=== SUPPLIED ENTRIES ===
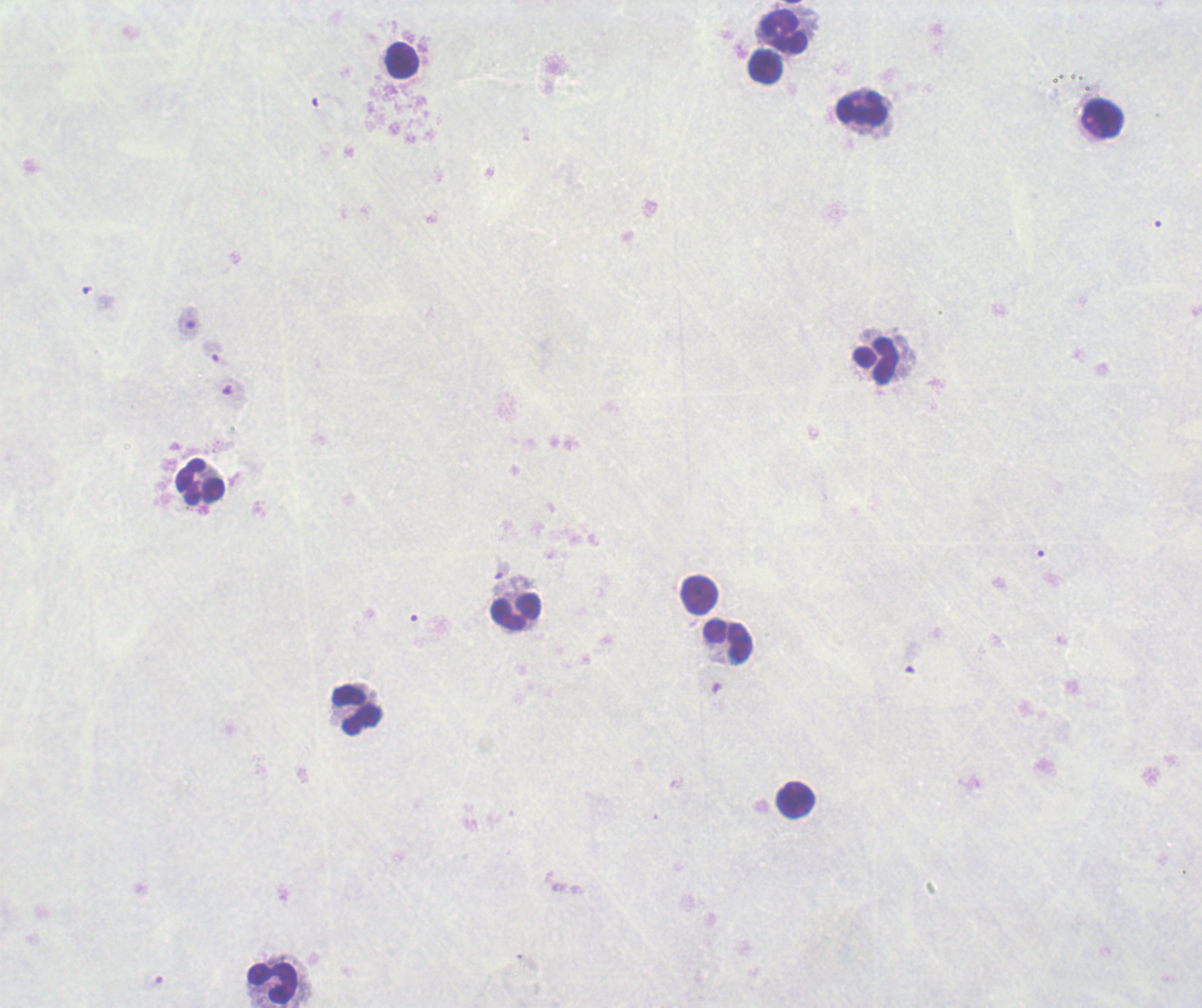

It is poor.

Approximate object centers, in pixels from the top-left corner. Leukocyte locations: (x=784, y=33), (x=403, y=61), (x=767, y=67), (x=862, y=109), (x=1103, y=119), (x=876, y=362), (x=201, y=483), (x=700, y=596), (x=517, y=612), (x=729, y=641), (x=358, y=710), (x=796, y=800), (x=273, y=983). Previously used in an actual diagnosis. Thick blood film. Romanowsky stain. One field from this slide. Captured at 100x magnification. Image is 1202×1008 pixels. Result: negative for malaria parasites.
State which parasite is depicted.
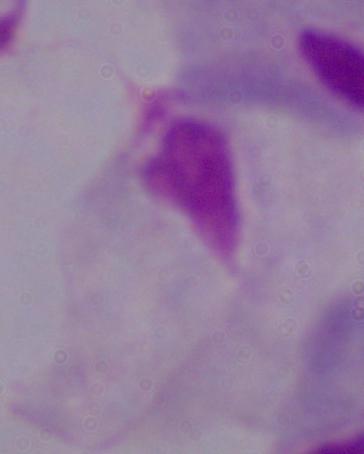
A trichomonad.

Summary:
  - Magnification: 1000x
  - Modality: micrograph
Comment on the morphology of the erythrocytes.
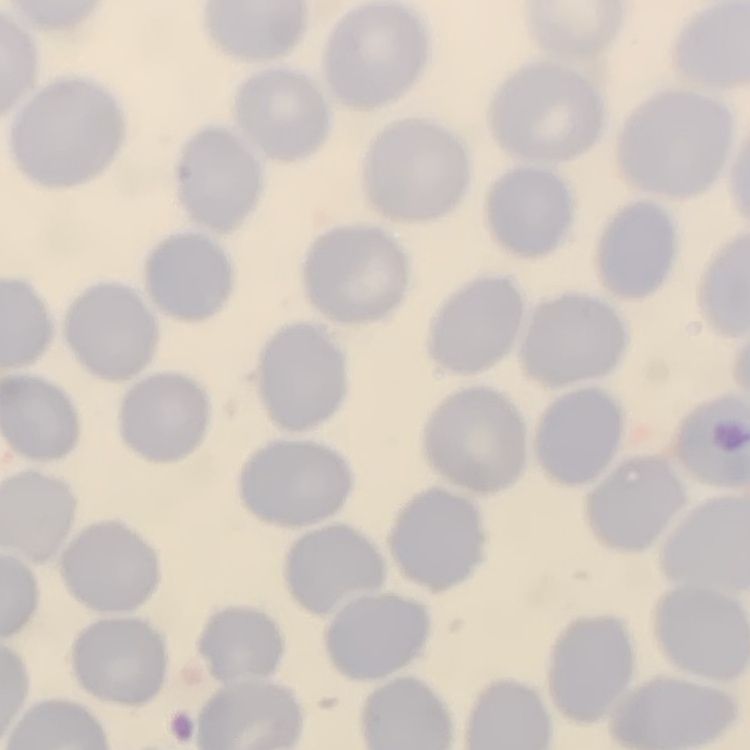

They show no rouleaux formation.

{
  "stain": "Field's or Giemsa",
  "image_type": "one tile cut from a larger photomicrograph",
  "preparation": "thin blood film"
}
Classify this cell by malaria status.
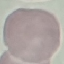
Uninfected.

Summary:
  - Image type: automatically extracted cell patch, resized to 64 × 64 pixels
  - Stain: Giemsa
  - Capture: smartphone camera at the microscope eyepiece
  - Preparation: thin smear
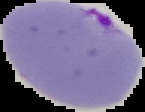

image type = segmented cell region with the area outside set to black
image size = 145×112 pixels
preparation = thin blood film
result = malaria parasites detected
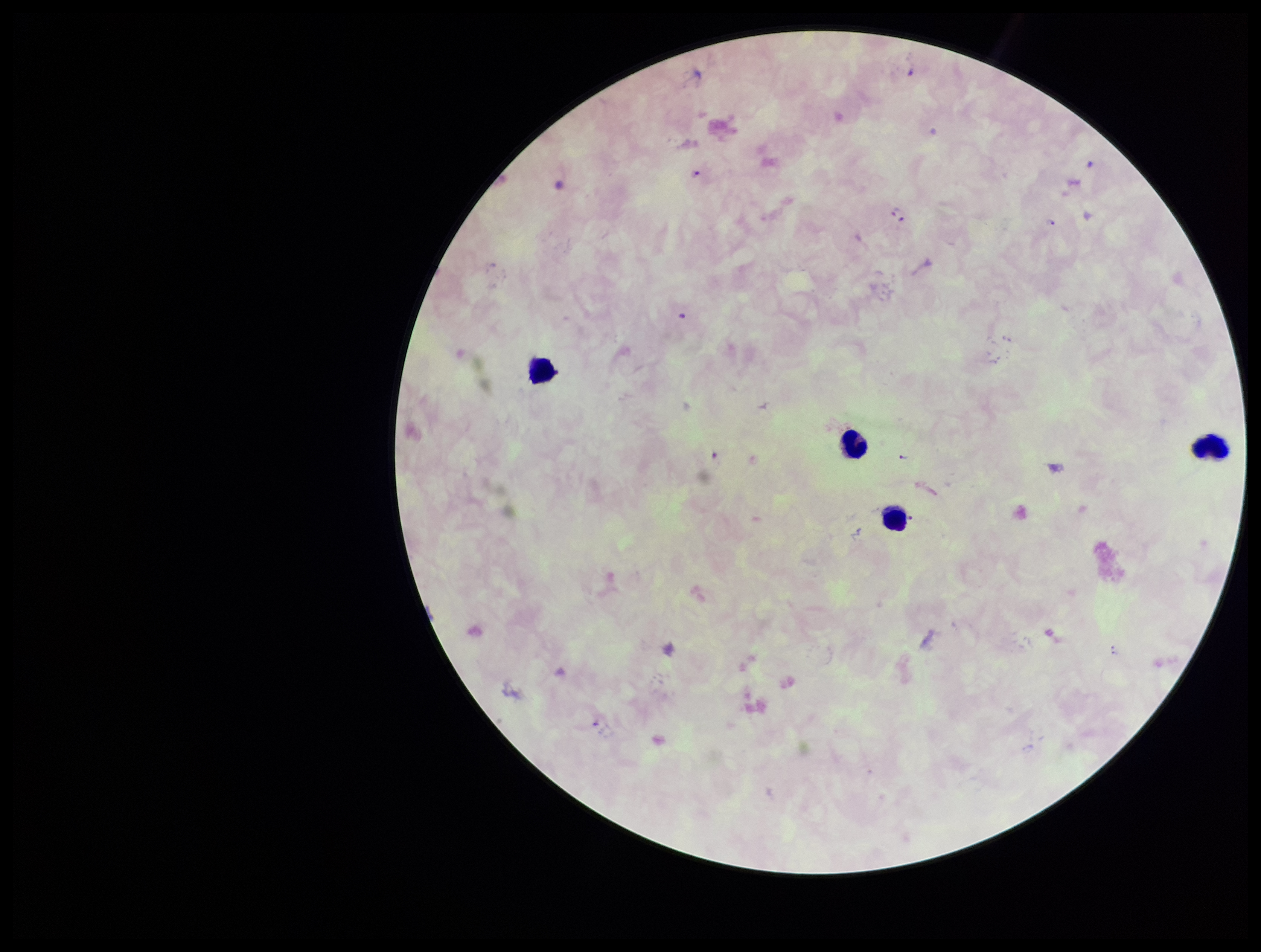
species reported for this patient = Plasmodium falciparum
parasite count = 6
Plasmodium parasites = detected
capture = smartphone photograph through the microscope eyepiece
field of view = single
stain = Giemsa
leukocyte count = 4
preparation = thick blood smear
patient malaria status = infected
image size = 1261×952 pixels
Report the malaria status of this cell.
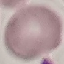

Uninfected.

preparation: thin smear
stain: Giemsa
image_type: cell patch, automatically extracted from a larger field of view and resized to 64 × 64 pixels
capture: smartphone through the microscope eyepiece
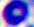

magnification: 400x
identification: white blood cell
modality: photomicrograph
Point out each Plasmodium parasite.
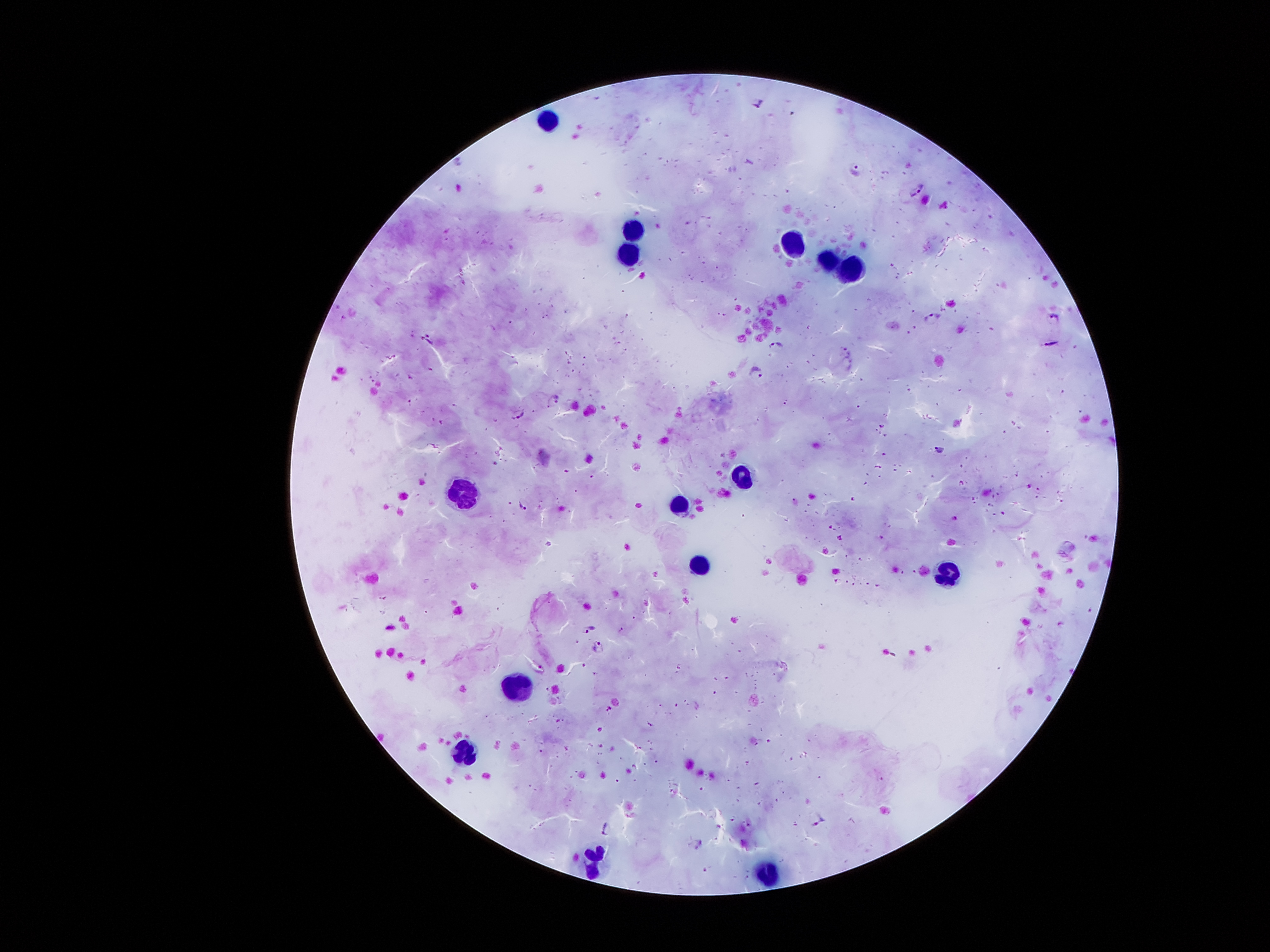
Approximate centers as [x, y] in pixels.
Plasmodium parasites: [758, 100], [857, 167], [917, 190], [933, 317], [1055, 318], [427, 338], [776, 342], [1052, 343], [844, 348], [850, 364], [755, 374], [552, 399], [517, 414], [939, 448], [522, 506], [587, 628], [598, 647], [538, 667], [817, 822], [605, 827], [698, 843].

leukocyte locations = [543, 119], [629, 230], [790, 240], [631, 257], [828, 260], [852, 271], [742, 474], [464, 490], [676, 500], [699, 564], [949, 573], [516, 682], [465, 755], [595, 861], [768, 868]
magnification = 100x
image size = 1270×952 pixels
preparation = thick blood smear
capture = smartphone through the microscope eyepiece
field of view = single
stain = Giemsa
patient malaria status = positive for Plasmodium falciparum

=== WHAT THE EXERCISE ASKS ===
In how many lines of the data does the word "smear" appear? Respond with the number and nothing more.

=== ANSWER FOR THE TASK ===
4